Clinometer ( untuk mengukur tinggi pohon )
Posisi yang mengukur diam di satu tempat. Digunakan dua mata terbuka,
satu mata melihat ke lensa, sedangkan mata yang lain melihat ke obyek yang
dibidik. Otak kita akan menggabungkan skala pada lensa dengan obyek yang
dibidik.
BAB IV
HASIL DAN PEMBAHASAN
Pengamatan ekosistem terrestrial menghasilkan data-data yang kami ambil
secara langsung di lapangan dan dapat dilihat secara lengkap pada lampiran. Data-
data tersebut kami sajikan dalam grafik dan tabel di bawah ini dengan
menggambarkan perbandingan atau hubungan suatu faktor biotik dan abiotik yang
keduanya saling mendukung membentuk suatu ekosistem.
Penelitan mengenai pengamatan ekosistem terrestrial ini kami mengamati
tiga ekosistem, dari tiga ekosistem satu ekositem yang kami beri label Ekosistem B
merupakan ekosistem yang memiliki karakteristik reflektansi mirip dengan hutan,
ekosistem ini berbatasan dengan tempat penelitian agroteknik fakultas pertanian UMJ
yang berupa tempat becocok tanam, namun masih berupa lahan yang sudah digarap
tanpa tanaman yang ditanami. Dua ekosistem berikutnya terletak bersebelahan yang
dipisahkan oleh bata konblok selebar sepuluh meter, dan yang menjadi fokus
penelitian kami adalah aktivitas manusianya, dimana pada ekosistem yg kami label
dengan Ekosistem A terdapat aktifitas manusia namun tidak terlalu intense sehingga
terlihat seperti tidak terawat, dengan pola persebaran acak, sedangkan ekosistem yang
kami labeli Ekosistem C juga terdapat aktivitas manusia namun dengan insensitas
yang tinggi sehingga terlihat terawat dari pola persebaran vegetasi yang seragam
(uniform). Berikut deskripsinya.
1. Ekosistem A
Berlokasi di halaman depan Gedung Fakultas Kedokteran dan Ilmu
Kesehatan (FKIK) UIN Syarif Hidayatullah Jakarta. Ekosistem tersebut
merupakan sebuah ekosistem tanaman obat yang didominasi padang rumput,
dan berbagai tumbuhan bawah, serta terdapat beberapa pohon besar.

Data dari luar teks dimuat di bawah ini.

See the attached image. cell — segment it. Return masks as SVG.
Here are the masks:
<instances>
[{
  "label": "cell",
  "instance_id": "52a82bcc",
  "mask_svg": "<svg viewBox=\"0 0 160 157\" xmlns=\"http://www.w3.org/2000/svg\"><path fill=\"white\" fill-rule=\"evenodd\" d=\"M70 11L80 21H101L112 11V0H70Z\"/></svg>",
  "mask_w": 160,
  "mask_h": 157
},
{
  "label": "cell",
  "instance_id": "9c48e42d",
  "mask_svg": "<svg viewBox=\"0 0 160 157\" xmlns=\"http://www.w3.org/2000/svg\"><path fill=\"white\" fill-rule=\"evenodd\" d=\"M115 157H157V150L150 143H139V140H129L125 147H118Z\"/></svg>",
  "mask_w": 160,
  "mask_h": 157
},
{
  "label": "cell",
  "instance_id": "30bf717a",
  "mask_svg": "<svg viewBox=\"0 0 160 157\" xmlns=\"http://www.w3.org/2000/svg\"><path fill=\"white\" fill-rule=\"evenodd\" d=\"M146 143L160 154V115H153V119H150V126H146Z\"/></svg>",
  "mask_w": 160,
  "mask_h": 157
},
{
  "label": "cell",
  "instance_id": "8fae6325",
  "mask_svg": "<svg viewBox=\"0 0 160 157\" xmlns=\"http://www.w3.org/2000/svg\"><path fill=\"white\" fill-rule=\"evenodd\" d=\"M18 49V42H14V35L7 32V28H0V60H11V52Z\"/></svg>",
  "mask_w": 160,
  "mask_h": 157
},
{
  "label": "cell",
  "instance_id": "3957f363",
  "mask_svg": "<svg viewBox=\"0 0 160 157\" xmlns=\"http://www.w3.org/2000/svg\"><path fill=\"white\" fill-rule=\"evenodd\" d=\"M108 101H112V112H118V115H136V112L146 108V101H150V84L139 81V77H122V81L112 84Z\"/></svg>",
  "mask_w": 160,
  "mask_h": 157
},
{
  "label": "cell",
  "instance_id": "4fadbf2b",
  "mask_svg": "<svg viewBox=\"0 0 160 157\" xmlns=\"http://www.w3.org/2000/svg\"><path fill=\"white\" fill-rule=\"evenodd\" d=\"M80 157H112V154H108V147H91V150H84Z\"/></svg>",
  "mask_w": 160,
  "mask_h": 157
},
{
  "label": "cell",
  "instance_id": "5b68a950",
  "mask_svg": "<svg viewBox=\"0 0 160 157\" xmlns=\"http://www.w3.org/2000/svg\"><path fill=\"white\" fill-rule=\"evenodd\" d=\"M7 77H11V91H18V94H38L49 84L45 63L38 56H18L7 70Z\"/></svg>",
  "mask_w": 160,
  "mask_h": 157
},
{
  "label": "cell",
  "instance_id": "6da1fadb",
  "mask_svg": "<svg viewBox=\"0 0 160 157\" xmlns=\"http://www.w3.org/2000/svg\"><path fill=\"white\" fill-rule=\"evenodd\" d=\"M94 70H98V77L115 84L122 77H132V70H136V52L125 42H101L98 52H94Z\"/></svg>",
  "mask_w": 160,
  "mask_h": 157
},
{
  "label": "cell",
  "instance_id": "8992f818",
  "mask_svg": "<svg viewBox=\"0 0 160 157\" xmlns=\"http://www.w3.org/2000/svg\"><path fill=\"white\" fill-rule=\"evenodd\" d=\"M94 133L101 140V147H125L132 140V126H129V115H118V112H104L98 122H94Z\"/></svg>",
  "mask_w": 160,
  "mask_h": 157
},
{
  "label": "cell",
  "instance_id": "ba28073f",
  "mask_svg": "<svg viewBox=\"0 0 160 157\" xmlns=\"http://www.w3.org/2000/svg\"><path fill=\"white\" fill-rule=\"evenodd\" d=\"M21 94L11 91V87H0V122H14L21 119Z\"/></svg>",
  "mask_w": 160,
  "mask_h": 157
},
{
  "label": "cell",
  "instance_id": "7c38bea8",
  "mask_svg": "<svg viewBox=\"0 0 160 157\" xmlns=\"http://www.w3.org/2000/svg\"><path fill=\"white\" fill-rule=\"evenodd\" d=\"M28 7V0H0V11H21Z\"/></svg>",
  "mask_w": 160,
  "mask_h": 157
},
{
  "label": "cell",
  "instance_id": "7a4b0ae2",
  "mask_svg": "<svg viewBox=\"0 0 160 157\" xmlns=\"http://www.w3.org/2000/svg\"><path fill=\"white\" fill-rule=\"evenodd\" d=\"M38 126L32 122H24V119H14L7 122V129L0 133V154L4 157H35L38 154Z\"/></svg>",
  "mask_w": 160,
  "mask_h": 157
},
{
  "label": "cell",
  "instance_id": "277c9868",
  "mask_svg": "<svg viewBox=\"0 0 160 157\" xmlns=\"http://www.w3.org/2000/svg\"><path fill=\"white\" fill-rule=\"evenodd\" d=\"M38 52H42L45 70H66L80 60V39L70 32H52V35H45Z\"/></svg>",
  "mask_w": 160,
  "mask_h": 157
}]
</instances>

Tumbuhan tersebut terletak secara berkelompok di sudut plot pengamatan,
sementara sisanya berupa padang rumput dan ilalang.
2. Ekosistem B
Berlokasi di kebun karet Kawasan Fakultas Pertanian UMJ.
Ekosistem tersebut merupakan ekosistem semi alami berupa pohon-pohon
karet, pohon besar lain, dan berbagai macam tumbuhan bawah serta
rerumputan (kelas graminacea).
3. Ekosistem C
Berlokasi di halaman depan Gedung Fakultas Kedokteran dan Ilmu
Kesehatan (FKIK) UIN Syarif Hidayatullah Jakarta. Ekosistem tersebut
merupakan ekosistem buatan yang didominasi oleh pohon rambutan yang
ditanami dengan pola seragam. Terdapat pula pohon jambu air, sawo,
mangga dan belimbing. Dibagian bawah terdapat rerumputan dan ilalang.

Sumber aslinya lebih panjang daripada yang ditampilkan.